UK plan to be first to run human challenge Covid trials

The UK is pushing ahead to be the first nation to carry out “human challenge” studies where up to 90 healthy people will be deliberately exposed to Covid.

The trials, which could begin in January, aim to speed up the race to get a Covid-19 vaccine.

The government is putting £33.6m towards the groundbreaking work. Safety will be a number one priority, experts insist.
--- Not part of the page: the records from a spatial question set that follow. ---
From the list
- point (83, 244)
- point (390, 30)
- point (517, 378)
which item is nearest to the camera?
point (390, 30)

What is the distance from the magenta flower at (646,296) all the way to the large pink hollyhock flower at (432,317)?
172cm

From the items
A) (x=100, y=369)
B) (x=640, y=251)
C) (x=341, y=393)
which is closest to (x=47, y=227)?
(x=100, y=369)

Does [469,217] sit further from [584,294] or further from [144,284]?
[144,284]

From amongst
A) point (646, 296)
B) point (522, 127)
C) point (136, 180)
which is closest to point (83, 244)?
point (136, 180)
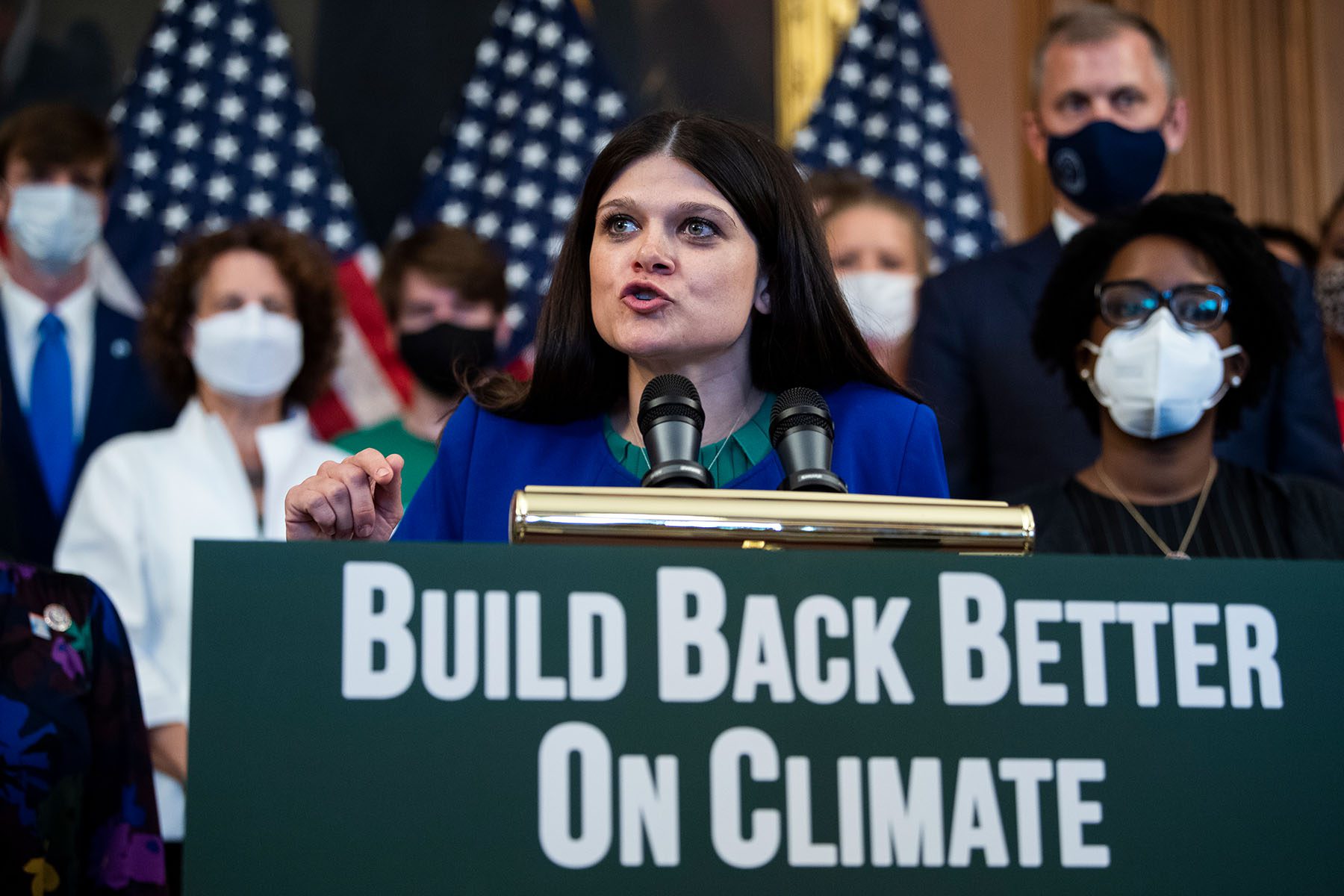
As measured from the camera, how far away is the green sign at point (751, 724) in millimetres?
1303

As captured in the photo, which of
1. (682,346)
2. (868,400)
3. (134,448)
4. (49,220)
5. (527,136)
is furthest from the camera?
(527,136)

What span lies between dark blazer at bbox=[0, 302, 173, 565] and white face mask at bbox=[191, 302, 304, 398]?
56cm

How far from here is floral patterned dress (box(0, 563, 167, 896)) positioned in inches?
91.5

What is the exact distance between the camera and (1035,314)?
3.81m

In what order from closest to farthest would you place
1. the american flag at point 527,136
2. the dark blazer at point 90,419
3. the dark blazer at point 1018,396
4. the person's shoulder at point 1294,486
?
the person's shoulder at point 1294,486
the dark blazer at point 1018,396
the dark blazer at point 90,419
the american flag at point 527,136

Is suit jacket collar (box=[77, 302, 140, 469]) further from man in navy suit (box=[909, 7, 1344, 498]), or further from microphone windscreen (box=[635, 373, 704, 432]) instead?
microphone windscreen (box=[635, 373, 704, 432])

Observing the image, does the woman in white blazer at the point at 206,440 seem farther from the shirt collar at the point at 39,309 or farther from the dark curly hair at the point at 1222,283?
the dark curly hair at the point at 1222,283

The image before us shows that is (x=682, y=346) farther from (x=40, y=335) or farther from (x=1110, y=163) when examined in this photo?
(x=40, y=335)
The plans will need ethical approval and sign-off from regulators before they can go ahead.

Human challenge studies provide a faster way to test vaccines because you don’t have to wait for people to be exposed to an illness naturally.

Researchers would first use controlled doses of the pandemic virus to discover what is the smallest amount that can cause Covid infection in volunteers aged 18 to 30.
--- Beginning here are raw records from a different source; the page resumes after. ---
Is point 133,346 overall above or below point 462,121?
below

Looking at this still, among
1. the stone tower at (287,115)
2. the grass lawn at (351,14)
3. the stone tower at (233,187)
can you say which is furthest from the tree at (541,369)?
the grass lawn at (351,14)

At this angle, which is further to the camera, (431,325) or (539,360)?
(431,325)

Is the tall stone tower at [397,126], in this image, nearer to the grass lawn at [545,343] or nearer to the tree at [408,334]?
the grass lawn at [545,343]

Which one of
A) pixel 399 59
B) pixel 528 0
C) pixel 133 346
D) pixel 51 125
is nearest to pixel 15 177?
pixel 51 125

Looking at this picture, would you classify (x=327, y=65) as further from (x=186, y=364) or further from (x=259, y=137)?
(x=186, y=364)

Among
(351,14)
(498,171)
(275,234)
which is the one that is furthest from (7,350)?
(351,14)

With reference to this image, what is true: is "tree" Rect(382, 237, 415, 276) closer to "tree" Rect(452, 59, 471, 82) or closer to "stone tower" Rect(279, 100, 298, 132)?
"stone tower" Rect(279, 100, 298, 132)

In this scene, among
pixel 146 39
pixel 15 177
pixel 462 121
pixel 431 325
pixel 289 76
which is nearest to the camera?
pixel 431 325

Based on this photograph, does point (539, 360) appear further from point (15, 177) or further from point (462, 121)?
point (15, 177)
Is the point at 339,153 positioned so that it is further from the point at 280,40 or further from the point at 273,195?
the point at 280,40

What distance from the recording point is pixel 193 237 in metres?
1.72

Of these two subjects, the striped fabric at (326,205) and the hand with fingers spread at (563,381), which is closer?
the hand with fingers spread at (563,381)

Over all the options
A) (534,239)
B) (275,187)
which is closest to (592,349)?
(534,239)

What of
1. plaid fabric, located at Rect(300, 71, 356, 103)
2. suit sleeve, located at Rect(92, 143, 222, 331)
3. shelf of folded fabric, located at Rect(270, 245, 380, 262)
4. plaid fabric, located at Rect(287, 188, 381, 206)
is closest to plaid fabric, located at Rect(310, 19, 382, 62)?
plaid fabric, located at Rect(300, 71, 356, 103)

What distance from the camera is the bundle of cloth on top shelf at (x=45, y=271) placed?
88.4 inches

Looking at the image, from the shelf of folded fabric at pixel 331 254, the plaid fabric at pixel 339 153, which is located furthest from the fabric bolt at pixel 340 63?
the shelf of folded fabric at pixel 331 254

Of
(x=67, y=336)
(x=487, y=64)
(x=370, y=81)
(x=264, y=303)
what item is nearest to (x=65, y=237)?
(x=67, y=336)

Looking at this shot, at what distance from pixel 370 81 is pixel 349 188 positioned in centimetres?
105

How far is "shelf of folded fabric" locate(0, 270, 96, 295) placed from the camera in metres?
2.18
These human guinea pigs, who will be infected with the virus through the nose and monitored around the clock, have the lowest risk of harm due to their young age and good health.

Next, scientists could test if a Covid vaccine prevents infection.

Could human challenge trials speed up the development of a coronavirus vaccine?

Lead researcher for the project Dr Chris Chiu, from Imperial College London, said: “My team has been safely running human challenge studies with other respiratory viruses for over 10 years. No study is completely risk free, but the Human Challenge Programme partners will be working hard to ensure we make the risks as low as we possibly can.”

Prof Peter Openshaw, co-investigator on the study and director of the Human Challenge Consortium, said deliberately infecting volunteers with a known human pathogen was “never undertaken lightly”.

“However, such studies are enormously informative.

“It is really vital that we move as fast as possible towards getting effective vaccines and other treatments for Covid-19.”

There are hundreds of Covid vaccines being developed around the world and several front-runners already in the final stages of testing, including one from Oxford University.

While some of these could get results and start to be used before the new trial has chance to begin, researchers say the work will still be useful, particularly for head-to-head studies to compare which vaccines work best.

Experts say we will probably need a few different vaccines, as well as effective treatments, to defeat Covid. They will also need to be tested in those at highest risk from Covid – the elderly and vulnerable.

The first stage of the human challenge project will be delivered by a partnership between Imperial College London, the Royal Free Hospital’s specialist and secure research unit in London and a company called hVIVO.

After exposure to Covid, the young volunteers will need to stay in a biosecure facility until they are no longer infectious.

They will be financially reimbursed for their time, and monitored for up to a year after taking part in the study to check for any side-effects.

Purposely infecting someone with Covid does pose an ethical dilemma, especially since there is no treatment to cure patients, although there are ones that might make it less deadly.

Prof Julian Savulescu, an expert in ethics at Oxford University, said the trials were justified: “In a pandemic, time is lives. So far, over a million people have died.

“There is a moral imperative to develop to a safe and effective vaccine – and to do so as quickly as possible.

“Given the stakes, it is unethical not to do challenge studies.”

Business Secretary Alok Sharma said: “We are doing everything we can to fight coronavirus, including backing our best and brightest scientists and researchers in their hunt for a safe and effective vaccine.”